Calibration optimization and efficiency in near infrared spectroscopy
Is Version Of
Calibration optimization in near infrared spectroscopy (NIRS) is a complex process, requiring long-term database maintenance and model update by including new variations. A sample selection procedure was introduced to identify the number and choice of samples required in a NIRS calibration model. The example case is the determinations of moisture, protein and oil contents in whole soybeans. The original large database is composed of soybean NIR transmittance spectra (n>8,000) across crop years (2001-2011), varieties and locations. Uniform random, Kennard-Stone and D-optimal algorithms were compared for calibration sample selection.
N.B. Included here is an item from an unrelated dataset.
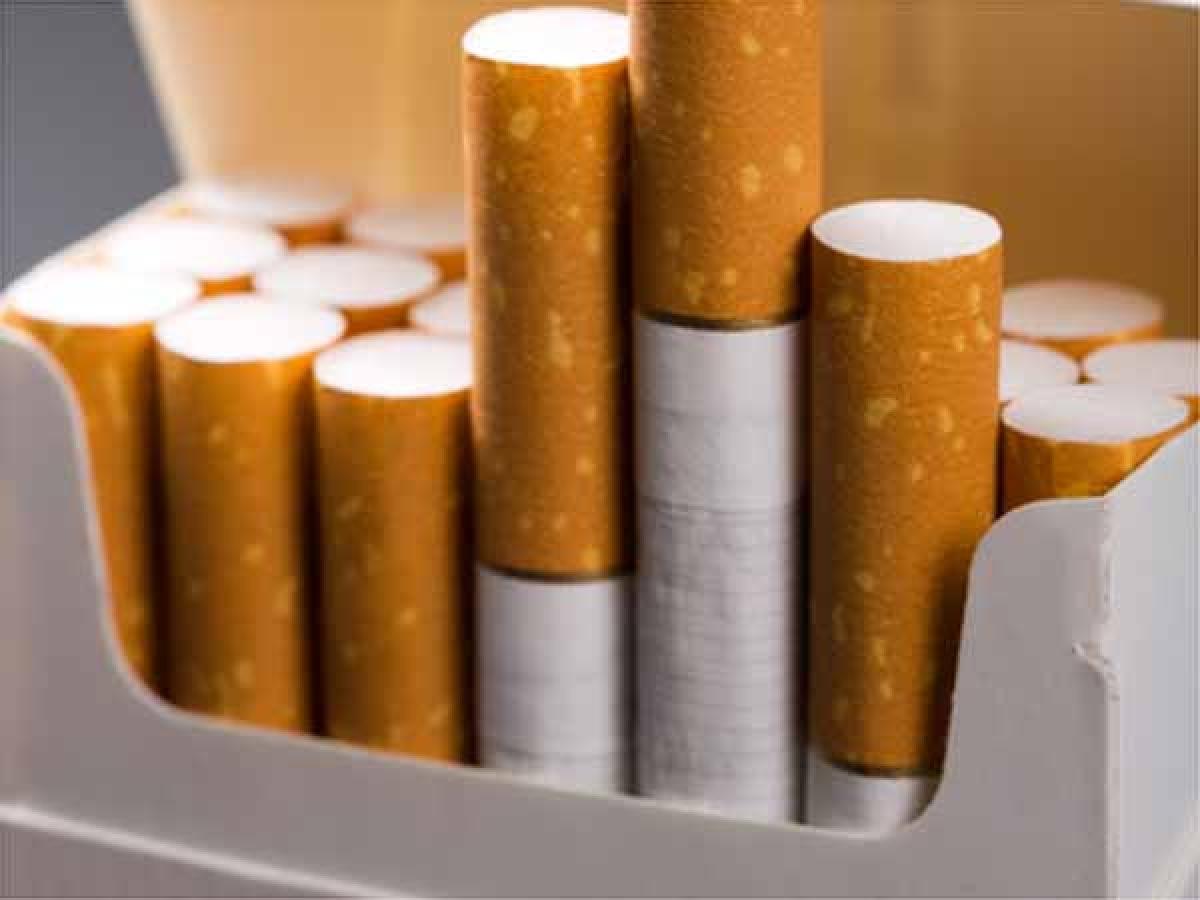 Thuốc lá và nicotin: Thuốc lá kích thích thần kinh, giúp bạn tỉnh táo tức thì, nhưng hệ quả mà nó để lại cho sức khỏe thì vô số kể, bao gồm cả chứng mất ngủ.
The optimal models based on calibration set selected by uniform random method outperformed the benchmark calibrations using the original dataset with less than 7% of the original dataset for moisture, and less than 30% for protein and oil contents. This procedure was applied to a network of four instruments from two vendors (Foss Infratecs and Bruins OmegAnalyzerGs) to examine the effect of calibration set on calibration transfer. Calibration models of protein and oil contents based on the smallest and optimal number of representative datasets (about 10% and 35% for protein and oil, respectively) were transferred across instrument units of the same brand. Results showed the effectiveness of post-regression slope and bias correction on standardizing predicted values by models built on calibration subsets. Calibrations (n=120) built on the selected master instruments were used to evaluate their robustness against temperature fluctuation as an external perturbation. Different temperature compensation approaches were applied to incorporate information of five well-selected perturbed samples. The extended global model and difference augmentation method successfully removed the temperature effect and reduced SEPs on both Bruins (SEPs=0.60% and 0.47% for protein and oil, respectively) and Infratec (SEPs=0.57% and 0.46%, respectively) instruments. Improvements on the predictions of regular samples from crop year 2011 have also been examined with SEPs of 0.51% and 0.34% for protein and oil, respectively on Bruins instrument, and SEPs of 0.52% and 0.34%, respectively on Infratec instrument. Only one or two more PCs were used in the compensated models.